O vestuário das diversas personagens é igualmente robusto, sendo de realçar a capa de asperges do sumo pontífice, que apresenta largos sebastos e encabeçamento volumoso, o que confere rigidez à figura. A indumentária do rei que se encontra em primeiro plano é característica do século XVII, contribuindo para que se possa estabelecer a cronologia da obra com toda a segurança. Nuvens enroladas completam a superfície livre desta composição, numa clara preferência pela sobrecarga ornamental.
O tratamento compositivo revela perícia no talhe, apresentando uma certa rigidez no tratamento de algumas personagens-tipo, o que nos parece ter sido uma opção do artista, em contraponto ao excelente tratamento das vestes e cabelos da Virgem, também ela em pose hierática, a par do movimento do véu e dos anjos no remate superior.
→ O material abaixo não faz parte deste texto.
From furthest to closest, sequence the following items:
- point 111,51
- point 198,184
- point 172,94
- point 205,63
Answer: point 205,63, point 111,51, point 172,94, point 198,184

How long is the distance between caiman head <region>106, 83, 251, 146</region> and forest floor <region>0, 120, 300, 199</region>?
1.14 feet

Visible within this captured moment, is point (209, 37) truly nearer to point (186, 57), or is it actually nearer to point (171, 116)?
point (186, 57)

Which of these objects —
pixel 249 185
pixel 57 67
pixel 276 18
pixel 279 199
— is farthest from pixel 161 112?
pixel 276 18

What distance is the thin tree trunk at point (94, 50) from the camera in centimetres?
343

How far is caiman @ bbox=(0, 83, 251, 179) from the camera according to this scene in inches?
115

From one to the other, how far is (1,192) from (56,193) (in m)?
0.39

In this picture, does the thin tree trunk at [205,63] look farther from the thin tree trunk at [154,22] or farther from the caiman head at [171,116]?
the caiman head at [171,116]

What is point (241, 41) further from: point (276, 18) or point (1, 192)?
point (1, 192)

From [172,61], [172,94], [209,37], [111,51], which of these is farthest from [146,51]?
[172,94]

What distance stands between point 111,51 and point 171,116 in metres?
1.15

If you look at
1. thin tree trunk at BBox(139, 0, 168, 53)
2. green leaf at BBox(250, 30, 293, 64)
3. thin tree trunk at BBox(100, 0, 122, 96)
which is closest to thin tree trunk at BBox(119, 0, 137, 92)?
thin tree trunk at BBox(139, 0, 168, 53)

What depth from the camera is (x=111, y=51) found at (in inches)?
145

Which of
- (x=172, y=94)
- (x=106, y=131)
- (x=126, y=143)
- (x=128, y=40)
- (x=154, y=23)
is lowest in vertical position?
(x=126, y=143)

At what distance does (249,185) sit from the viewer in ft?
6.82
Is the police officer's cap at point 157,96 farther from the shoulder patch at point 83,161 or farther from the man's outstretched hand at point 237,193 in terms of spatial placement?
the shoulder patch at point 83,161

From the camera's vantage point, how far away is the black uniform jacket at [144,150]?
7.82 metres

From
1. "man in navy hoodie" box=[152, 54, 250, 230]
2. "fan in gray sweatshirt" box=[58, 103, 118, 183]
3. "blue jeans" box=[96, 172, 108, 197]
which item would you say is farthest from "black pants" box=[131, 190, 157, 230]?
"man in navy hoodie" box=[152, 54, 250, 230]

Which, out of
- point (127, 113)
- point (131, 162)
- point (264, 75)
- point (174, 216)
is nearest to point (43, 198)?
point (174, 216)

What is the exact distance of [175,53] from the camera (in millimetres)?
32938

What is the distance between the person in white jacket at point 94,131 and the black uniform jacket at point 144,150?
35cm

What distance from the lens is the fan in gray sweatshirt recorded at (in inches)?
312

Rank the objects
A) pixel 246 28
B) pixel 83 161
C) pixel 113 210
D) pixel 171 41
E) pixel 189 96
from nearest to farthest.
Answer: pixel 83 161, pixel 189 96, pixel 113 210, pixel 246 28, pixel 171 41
Quanto à opção estética, estamos na presença de uma cristalização do modelo plástico de João de Ruão, activo em Portugal entre 1530 a 1580, data da sua morte. Trata-se de uma emulação da corrente estética que marcou um dos períodos mais significativos da arte portuguesa, o da escultura coimbrã . A partir de 1580 a arte entra em decadência devido à crise político-económica do reino. Diminuindo a clientela, cai também o ensino das artes e o número de oficinas activas. Sem seguidores à altura e sem possibilidade de abertura a novas propostas, a arte estagnou, seguindo esquemas conhecidos, não por falta de talento dos artistas, mas de formação teórica, o que explica a prevalência da arte do renascimento e do humanismo por um período tão prolongado de tempo.
Portugal,
cerca de 1636
Pintura: Gonçalo Coelho, 1636
Matéria: madeira de carvalho
Dimensões: 340x290x25cm
Técnica: Retábulo entalhado, com escultura em relevo. Originalmente era estofado e policromado. No século XIX foi restaurado, tendo a policromia original sido removida.